Short task: Copy the items below word for word, starting at the line with "What is the distance dividing" and ending with the line with "443 millimetres", both included. Leave out everything else.

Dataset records
+===+
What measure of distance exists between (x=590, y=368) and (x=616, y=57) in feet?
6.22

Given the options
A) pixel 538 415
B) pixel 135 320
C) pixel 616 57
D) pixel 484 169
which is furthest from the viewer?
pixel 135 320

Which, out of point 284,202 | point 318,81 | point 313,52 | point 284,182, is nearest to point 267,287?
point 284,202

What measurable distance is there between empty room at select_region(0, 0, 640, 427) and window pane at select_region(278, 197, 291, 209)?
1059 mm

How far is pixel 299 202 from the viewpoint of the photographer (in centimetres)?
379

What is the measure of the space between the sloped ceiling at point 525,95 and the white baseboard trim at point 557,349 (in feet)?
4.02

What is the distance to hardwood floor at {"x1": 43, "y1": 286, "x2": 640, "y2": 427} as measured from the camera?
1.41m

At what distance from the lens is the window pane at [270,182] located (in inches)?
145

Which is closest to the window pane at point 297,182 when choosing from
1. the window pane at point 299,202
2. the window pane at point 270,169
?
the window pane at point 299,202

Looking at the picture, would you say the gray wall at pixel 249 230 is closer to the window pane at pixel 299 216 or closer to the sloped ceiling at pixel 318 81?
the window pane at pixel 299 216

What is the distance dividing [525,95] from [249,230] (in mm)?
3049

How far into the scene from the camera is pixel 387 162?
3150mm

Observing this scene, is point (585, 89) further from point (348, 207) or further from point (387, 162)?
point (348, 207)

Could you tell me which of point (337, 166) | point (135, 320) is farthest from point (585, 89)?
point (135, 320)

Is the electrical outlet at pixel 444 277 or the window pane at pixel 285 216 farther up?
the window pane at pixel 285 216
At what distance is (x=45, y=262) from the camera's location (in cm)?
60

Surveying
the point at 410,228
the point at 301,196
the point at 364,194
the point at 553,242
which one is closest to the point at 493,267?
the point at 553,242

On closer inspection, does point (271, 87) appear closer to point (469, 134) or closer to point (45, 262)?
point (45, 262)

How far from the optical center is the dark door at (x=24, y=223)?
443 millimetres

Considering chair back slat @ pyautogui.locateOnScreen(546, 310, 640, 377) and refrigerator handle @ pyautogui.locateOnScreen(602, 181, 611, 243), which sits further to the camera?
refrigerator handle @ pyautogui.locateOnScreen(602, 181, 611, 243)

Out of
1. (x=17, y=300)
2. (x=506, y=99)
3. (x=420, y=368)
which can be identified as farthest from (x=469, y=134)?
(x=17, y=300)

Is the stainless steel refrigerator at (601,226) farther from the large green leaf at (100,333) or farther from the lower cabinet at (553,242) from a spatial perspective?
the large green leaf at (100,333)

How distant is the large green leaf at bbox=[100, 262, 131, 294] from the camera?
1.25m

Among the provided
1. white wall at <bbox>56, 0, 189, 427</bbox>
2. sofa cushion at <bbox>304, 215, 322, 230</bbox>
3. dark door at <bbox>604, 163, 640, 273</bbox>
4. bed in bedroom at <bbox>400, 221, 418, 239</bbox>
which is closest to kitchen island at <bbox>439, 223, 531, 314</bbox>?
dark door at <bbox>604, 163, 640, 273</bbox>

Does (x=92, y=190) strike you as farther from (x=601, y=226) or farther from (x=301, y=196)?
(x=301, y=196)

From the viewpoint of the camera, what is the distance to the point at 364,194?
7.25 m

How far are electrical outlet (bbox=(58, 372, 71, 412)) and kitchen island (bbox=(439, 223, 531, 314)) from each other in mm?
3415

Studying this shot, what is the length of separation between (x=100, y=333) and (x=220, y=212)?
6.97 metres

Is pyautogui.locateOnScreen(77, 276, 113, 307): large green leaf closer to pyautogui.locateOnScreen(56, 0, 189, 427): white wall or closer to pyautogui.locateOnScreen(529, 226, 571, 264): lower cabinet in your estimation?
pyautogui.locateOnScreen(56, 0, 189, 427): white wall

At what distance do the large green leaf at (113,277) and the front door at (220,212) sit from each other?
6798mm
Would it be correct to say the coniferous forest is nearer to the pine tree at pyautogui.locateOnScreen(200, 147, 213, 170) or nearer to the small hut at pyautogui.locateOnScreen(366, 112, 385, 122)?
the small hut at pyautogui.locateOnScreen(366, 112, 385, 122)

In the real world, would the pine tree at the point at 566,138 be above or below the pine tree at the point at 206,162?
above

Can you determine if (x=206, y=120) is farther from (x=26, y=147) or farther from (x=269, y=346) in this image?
+===+
Finished exercise:
What is the distance dividing [525,95] from [249,230] (in mm)?
3049

How far into the scene from the camera is pixel 387 162?
3150mm

Observing this scene, is point (585, 89) further from point (348, 207) or further from point (387, 162)?
point (348, 207)

Could you tell me which of point (337, 166) | point (135, 320) is farthest from point (585, 89)?
point (135, 320)

Is the electrical outlet at pixel 444 277 or the window pane at pixel 285 216 farther up?
the window pane at pixel 285 216
At what distance is (x=45, y=262) from the camera's location (in cm)?
60

Surveying
the point at 410,228
the point at 301,196
the point at 364,194
the point at 553,242
which one is closest to the point at 493,267?
the point at 553,242

On closer inspection, does point (271, 87) appear closer to point (469, 134) or closer to point (45, 262)?
point (45, 262)

How far from the optical center is the dark door at (x=24, y=223)?
443 millimetres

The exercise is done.